The good news was that my circuit breaker did its job and tripped the circuit, and I only put a tiny nick in the tip of my drill bit from the electrical arc.
So that’s what the two junction boxes at the ceiling are all about. Lesson learned: look twice, drill once.
Watch it, sparky
I wanted the water pipe coming out of the wall for the urinal to be sturdy, and the right way to do this would be to use a ¾” drop ear elbow, but all that I could find at Home Depot, Menards, and Lowes were the ½” fittings, so I stubbed out some ¾” copper tubing and fastened the tubing to one of the wall studs with a few home-made brackets. Not perfect, but it worked pretty well and the pipe doesn’t budge. One of my screws ended up protruding through the wall stud a little bit, so I got my angle grinder out and used it to cut the screw off flush.
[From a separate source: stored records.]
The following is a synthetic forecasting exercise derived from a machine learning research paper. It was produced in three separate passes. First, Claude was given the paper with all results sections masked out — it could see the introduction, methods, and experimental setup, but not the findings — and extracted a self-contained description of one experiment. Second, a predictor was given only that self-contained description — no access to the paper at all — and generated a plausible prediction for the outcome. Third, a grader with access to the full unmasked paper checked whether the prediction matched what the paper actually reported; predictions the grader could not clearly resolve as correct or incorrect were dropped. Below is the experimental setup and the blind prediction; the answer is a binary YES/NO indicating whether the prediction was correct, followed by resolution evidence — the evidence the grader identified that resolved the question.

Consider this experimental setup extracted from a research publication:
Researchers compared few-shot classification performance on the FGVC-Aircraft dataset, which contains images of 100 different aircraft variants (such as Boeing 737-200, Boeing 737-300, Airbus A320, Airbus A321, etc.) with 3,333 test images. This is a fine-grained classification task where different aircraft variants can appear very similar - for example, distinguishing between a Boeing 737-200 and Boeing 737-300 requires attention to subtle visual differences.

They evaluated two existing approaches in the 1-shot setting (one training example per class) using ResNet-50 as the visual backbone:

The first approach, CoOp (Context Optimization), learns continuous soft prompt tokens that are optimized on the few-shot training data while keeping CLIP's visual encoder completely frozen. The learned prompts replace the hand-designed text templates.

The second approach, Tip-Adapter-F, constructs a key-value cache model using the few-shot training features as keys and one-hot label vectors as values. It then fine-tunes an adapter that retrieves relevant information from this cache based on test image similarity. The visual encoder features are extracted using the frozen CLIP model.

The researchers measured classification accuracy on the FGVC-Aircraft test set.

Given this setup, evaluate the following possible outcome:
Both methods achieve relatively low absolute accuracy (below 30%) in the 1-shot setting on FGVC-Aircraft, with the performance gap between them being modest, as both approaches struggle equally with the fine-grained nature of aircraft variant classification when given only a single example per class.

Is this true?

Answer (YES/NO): NO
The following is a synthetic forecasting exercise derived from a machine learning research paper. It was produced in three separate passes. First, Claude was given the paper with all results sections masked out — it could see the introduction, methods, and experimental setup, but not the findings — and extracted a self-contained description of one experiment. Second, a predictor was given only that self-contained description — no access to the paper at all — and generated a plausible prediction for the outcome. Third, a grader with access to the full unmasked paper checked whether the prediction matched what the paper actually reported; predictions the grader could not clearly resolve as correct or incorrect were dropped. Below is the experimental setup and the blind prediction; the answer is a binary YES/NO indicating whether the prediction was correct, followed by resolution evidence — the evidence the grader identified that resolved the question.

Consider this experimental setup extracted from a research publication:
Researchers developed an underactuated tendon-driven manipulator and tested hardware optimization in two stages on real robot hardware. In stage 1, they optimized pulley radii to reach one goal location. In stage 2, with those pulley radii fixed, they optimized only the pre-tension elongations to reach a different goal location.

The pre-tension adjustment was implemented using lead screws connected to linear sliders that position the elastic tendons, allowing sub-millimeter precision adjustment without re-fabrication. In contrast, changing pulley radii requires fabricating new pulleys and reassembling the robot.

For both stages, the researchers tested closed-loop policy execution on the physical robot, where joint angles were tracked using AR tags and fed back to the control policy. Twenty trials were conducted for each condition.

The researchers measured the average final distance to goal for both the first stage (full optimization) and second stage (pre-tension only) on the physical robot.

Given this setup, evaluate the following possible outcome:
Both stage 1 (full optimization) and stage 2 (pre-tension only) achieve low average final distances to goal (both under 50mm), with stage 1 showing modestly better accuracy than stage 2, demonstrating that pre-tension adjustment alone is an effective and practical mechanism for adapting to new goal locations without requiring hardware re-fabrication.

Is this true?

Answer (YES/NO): NO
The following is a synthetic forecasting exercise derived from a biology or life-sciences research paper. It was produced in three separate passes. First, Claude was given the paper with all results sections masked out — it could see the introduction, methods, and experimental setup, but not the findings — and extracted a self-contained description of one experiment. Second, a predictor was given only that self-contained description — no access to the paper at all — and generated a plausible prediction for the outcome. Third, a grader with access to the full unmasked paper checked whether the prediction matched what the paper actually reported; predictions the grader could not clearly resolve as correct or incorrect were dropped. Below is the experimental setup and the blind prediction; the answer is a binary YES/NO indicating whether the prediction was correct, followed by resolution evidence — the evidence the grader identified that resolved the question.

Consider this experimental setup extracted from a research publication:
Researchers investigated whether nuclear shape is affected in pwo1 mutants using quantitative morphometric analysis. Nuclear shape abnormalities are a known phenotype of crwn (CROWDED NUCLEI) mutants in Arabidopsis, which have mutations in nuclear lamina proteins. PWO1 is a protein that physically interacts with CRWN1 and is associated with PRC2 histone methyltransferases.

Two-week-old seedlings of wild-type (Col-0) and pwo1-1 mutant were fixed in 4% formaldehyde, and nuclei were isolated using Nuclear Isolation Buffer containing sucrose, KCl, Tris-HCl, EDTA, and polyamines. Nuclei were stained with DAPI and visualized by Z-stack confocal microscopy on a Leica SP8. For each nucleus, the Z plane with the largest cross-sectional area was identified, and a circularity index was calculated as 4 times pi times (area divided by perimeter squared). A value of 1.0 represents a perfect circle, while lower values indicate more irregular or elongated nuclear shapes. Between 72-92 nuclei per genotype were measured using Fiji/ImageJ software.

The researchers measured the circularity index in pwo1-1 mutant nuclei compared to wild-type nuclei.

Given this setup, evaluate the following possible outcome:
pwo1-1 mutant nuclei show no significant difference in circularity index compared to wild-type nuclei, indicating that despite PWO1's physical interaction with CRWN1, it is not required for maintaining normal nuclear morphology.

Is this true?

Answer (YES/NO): YES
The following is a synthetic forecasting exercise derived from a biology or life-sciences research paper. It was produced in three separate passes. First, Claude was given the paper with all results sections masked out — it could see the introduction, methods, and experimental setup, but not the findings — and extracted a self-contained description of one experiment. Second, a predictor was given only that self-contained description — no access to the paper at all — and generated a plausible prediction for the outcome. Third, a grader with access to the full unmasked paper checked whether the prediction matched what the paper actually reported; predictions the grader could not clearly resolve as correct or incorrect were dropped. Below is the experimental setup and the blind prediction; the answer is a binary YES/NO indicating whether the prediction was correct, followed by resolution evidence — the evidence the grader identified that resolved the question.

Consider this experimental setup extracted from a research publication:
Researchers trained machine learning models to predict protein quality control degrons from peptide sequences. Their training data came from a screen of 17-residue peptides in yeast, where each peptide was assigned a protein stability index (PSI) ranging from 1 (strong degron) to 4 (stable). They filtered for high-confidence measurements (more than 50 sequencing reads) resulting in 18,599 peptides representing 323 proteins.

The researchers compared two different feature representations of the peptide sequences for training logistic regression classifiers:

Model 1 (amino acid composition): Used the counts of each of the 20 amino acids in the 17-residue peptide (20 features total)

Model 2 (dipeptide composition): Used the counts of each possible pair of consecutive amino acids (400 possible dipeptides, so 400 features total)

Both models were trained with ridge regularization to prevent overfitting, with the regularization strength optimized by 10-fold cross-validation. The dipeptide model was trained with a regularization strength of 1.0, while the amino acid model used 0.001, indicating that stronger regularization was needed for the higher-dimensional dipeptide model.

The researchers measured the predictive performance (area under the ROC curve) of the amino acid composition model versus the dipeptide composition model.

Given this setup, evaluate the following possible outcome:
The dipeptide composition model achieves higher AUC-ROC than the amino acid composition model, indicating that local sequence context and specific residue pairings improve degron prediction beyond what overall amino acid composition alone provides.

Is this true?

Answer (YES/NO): NO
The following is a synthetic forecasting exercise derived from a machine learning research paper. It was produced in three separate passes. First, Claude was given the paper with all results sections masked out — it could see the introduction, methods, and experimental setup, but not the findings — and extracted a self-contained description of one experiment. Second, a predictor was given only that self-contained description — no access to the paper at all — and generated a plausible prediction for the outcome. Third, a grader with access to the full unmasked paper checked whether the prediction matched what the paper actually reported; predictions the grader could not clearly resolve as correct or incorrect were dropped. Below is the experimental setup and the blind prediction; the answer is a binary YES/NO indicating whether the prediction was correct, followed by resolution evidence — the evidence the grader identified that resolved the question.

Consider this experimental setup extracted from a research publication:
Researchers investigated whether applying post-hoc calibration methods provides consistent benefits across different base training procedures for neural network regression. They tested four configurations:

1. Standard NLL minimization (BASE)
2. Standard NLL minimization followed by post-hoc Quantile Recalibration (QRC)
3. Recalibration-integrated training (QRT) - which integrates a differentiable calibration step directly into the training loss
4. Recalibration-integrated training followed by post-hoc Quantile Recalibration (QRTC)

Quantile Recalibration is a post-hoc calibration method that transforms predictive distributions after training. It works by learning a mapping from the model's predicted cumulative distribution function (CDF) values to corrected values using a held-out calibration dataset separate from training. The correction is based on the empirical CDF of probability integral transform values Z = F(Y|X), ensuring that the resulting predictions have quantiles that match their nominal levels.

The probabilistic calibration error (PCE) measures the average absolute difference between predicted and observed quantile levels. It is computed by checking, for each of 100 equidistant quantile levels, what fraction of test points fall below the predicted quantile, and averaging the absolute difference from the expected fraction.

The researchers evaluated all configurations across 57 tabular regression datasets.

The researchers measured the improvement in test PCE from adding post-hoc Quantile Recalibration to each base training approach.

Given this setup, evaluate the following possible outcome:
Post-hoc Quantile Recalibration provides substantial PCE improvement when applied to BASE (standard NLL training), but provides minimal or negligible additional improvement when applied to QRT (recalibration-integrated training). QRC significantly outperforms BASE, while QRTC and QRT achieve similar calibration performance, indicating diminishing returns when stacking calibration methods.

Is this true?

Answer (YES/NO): NO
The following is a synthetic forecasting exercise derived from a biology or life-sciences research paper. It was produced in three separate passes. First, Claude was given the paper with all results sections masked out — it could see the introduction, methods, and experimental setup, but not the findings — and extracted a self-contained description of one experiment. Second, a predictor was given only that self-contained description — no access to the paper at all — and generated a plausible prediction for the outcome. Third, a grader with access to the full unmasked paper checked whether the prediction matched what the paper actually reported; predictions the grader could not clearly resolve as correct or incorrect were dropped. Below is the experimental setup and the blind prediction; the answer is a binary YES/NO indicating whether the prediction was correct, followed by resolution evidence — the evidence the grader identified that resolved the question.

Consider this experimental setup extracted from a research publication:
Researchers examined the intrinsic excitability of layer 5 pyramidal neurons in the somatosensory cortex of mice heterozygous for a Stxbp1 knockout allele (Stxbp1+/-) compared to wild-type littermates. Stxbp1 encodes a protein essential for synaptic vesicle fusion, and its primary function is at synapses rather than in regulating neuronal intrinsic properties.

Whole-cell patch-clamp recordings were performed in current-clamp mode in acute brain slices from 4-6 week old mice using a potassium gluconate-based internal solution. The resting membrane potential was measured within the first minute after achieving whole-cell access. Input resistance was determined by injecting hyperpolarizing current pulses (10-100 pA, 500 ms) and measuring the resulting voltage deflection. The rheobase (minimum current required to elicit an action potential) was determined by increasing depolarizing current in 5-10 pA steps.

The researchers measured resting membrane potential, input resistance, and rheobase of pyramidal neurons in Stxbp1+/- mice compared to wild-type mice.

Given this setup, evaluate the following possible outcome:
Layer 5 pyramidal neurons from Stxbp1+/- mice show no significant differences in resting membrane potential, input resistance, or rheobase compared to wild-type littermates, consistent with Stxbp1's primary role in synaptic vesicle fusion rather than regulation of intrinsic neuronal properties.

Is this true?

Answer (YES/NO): NO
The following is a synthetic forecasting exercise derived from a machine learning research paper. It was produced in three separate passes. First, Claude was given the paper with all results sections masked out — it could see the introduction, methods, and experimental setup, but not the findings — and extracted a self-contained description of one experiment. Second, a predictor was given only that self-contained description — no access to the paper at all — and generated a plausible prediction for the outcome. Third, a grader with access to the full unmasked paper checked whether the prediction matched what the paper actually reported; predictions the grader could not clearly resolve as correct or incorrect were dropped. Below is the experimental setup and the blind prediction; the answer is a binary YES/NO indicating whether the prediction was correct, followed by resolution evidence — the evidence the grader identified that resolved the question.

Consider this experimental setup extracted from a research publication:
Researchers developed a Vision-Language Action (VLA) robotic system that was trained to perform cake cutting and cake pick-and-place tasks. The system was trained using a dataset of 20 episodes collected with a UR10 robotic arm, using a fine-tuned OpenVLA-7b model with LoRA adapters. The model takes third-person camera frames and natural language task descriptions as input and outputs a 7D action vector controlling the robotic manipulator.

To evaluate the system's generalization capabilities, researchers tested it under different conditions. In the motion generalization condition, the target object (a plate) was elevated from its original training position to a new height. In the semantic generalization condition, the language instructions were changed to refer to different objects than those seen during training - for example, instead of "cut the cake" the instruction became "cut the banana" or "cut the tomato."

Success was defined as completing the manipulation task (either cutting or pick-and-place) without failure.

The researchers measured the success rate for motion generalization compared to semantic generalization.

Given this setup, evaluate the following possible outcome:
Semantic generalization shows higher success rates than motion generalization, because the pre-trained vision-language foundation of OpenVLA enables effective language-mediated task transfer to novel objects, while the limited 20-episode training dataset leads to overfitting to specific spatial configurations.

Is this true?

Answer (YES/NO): NO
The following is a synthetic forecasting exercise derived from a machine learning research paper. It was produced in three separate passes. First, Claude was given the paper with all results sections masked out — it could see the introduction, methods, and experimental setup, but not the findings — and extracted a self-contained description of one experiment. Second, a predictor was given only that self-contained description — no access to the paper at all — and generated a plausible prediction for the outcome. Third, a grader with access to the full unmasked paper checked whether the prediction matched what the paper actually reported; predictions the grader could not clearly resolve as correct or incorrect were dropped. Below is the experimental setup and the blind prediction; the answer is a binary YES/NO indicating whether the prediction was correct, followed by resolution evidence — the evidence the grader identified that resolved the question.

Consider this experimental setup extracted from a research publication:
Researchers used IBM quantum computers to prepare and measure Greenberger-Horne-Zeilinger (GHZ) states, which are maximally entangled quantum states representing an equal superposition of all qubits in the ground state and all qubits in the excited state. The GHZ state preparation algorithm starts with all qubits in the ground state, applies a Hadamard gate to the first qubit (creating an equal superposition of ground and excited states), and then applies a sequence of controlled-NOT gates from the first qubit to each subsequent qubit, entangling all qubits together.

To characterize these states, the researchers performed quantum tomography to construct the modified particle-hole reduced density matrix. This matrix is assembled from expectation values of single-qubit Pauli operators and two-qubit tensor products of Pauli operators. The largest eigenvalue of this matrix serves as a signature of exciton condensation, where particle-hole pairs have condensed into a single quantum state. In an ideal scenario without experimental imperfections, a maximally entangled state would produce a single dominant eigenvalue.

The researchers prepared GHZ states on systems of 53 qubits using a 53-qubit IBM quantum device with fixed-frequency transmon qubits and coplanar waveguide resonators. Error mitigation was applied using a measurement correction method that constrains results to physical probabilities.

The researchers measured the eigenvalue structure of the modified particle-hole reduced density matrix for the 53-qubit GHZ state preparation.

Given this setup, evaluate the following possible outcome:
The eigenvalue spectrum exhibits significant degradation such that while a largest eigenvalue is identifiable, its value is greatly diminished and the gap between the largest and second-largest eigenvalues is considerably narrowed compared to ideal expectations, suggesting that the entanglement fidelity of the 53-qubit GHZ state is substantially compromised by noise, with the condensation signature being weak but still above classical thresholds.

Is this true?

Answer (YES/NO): YES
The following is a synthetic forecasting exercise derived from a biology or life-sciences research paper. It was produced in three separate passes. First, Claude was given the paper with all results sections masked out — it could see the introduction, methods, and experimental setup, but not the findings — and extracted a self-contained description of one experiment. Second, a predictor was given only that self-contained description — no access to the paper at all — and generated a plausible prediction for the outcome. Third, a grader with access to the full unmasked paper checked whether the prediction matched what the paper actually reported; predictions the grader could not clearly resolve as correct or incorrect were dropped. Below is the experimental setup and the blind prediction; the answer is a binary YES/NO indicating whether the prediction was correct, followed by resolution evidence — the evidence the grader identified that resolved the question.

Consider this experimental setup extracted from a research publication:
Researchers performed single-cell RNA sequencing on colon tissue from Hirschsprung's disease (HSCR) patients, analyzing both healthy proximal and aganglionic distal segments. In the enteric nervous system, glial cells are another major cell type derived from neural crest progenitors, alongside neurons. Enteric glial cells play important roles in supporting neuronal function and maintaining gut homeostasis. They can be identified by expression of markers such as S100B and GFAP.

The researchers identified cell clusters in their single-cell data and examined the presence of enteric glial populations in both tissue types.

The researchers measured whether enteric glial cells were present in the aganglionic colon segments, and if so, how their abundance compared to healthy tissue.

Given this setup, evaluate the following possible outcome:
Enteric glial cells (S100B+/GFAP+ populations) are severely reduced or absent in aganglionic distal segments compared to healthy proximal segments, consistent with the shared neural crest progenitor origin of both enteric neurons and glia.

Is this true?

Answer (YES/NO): NO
I didn’t worry about the shower of sparks shooting out from my grinder onto the new urinal until I noticed a million little black flecks that showed up on the top of my brand-new urinal that wouldn’t come off.
After coming up with no solutions on Google, I used Scotchbrite pads, SoftScrub, and about a half hour of very hard scrubbing to get the black flecks to nearly disappear, but they’re still not completely gone, as you can see in the photo below. It almost looks as though the surface of the porcelain is pitted, but it still feels perfectly smooth.
Lesson learned: keep sparks away from porcelain, or any other nice surface you don’t want ruined.
I’m sure I’ll end up re-doing everything except the water supply lines when I finish off my basement, but this sure is a convenient addition to my basement for now. I’ve shared photos of residential urinal installations on the Structure Tech Facebook page, and one of the more common comments I received is that urinals are either gross or messy, but I couldn’t disagree more. Anyone who thinks they’re gross is probably comparing them to public urinals. Sure, the areas around those can be gross, but when the urinal is in one’s own home, one has laser-focused aim and there is absolutely zero mess. Liquids go where they’re supposed to go, and nowhere else. There’s nothing not to like.